You are viewing a plain text version of this content. The canonical link for it is here.
Posted to issues@spark.apache.org by "Anton Ippolitov (Jira)" <ji...@apache.org> on 2022/10/17 08:45:00 UTC
[jira] [Updated] (SPARK-40817) Remote spark.jars URIs ignored for Spark on Kubernetes in cluster mode

     [ https://issues.apache.org/jira/browse/SPARK-40817?page=com.atlassian.jira.plugin.system.issuetabpanels:all-tabpanel ]

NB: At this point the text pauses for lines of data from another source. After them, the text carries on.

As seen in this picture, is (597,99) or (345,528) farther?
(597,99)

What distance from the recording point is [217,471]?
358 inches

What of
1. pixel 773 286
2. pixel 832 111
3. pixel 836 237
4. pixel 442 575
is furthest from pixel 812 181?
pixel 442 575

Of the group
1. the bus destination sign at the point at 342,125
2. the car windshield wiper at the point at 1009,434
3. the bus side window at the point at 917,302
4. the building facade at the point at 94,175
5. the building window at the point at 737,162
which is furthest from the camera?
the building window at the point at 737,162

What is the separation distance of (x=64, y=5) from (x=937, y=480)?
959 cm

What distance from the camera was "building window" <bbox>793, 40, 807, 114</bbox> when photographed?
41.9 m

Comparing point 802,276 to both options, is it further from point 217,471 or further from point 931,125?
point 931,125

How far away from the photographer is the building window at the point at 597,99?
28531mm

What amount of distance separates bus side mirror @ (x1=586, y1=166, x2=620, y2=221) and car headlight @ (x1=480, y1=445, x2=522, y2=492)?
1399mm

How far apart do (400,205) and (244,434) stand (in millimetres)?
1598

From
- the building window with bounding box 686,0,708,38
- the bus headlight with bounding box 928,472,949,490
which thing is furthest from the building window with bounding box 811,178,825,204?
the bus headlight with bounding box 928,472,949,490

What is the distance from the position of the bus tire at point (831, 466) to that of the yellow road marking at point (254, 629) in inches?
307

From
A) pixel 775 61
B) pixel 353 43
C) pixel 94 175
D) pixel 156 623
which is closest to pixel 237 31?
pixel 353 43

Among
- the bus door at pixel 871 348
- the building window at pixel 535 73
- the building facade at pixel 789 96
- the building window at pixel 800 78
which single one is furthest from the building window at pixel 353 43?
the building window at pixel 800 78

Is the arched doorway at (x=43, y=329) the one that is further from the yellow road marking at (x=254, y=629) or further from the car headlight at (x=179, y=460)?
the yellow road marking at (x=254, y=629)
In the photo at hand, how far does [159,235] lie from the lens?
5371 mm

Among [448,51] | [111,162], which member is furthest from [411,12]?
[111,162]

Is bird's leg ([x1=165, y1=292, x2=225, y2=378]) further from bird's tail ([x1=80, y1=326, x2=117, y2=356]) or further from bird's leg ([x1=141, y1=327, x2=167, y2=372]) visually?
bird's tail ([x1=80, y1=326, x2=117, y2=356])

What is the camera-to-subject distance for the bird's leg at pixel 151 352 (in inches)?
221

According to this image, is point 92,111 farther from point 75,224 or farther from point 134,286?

Anton Ippolitov updated SPARK-40817:
------------------------------------
    Description: 
I discovered that remote URIs in {{spark.jars}} get discarded when launching Spark on Kubernetes in cluster mode via spark-submit.
h1. Reproduction

Here is an example reproduction with S3 being used for remote JAR storage: 

I first created 2 JARs:
 * {{/opt/my-local-jar.jar}} on the host where I'm running spark-submit
 * {{s3://$BUCKET_NAME/my-remote-jar.jar}} in an S3 bucket I own

I then ran the following spark-submit command with {{spark.jars}} pointing to both the local JAR and the remote JAR:
{code:java}
 spark-submit \
  --master k8s://https://$KUBERNETES_API_SERVER_URL:443 \
  --deploy-mode cluster \
  --name=spark-submit-test \
  --class org.apache.spark.examples.SparkPi \
  --conf spark.jars=/opt/my-local-jar.jar,s3a://$BUCKET_NAME/my-remote-jar.jar \
  --conf spark.kubernetes.file.upload.path=s3a://$BUCKET_NAME/my-upload-path/ \
  [...]
  /opt/spark/examples/jars/spark-examples_2.12-3.1.3.jar
{code}
Once the driver and the executors started, I confirmed that there was no trace of {{my-remote-jar.jar}} anymore. For example, looking at the Spark History Server, I could see that {{spark.jars}} got transformed into this:

!image-2022-10-17-10-44-46-862.png|width=991,height=80!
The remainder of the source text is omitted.